Central banks should embrace artificial intelligence to sharpen their analytical tools in pursuit of financial and price stability, according to the Bank for International Settlements.
AI will have a transformative effect on the financial system, labour markets, productivity and economic growth, says the BIS in a new report which warns that widespread adoption could have repercussions for inflation dynamics.
"The rapid and widespread adoption of AI implies that there is an urgent need for central banks to raise their game," says the BIS. "Central banks need to upgrade their capabilities both as informed observers of the effects of technological advancements as well as users of the technology itself."
As a user of the technology, central banks can boost nowcasting by using real-time data to better predict inflation and other economic variables and to sift through data for financial system vulnerabilities, allowing authorities to better manage risks.

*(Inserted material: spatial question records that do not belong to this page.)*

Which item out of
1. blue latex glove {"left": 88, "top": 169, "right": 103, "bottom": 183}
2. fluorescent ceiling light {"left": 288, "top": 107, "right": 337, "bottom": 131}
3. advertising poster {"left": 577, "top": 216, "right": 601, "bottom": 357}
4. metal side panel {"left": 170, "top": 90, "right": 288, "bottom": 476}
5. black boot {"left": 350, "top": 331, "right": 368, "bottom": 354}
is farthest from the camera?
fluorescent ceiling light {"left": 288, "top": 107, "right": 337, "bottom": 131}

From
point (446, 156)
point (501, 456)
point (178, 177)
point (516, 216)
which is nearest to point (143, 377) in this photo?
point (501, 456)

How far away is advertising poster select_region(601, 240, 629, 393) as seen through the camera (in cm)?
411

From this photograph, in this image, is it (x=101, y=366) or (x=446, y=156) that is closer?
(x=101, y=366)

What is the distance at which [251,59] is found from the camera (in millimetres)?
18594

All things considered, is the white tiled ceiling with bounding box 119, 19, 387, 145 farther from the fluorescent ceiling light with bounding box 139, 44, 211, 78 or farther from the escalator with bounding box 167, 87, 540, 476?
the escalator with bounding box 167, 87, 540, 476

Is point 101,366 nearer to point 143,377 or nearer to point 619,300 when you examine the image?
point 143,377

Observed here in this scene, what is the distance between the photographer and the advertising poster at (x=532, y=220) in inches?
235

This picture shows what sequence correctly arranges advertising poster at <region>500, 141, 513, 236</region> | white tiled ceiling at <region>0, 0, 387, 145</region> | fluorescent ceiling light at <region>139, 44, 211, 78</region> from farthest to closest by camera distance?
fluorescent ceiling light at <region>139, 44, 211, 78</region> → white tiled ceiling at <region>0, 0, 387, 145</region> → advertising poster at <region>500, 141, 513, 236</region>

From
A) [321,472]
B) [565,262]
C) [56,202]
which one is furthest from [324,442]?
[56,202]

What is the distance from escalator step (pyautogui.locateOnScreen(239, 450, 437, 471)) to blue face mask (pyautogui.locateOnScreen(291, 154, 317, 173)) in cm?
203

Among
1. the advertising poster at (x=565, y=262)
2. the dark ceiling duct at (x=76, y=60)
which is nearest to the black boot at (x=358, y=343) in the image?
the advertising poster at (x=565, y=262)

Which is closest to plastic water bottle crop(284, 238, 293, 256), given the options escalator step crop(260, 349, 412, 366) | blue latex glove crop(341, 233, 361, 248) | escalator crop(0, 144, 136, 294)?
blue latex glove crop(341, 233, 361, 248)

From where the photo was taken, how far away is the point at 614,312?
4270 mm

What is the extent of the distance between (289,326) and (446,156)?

Hyun Song Shin, head of research and economic adviser at the BIS says: "Vast amounts of data could provide us with faster and richer information to detect patterns and latent risks in the economy and financial system. All this could help central banks predict and steer the economy better."
In the financial sector, the report says that AI can improve efficiencies and lower costs for payments, lending, insurance and asset management. However, the technology also introduces risks, such as new types of cyber attacks, and may amplify existing ones, such as herding, runs and fire sales.
The report concludes that the scale of the impact that AI will have means that there is an urgent need for central banks to collaborate in fostering the development of a community of practice to share knowledge, data, best practices and tools about the issue.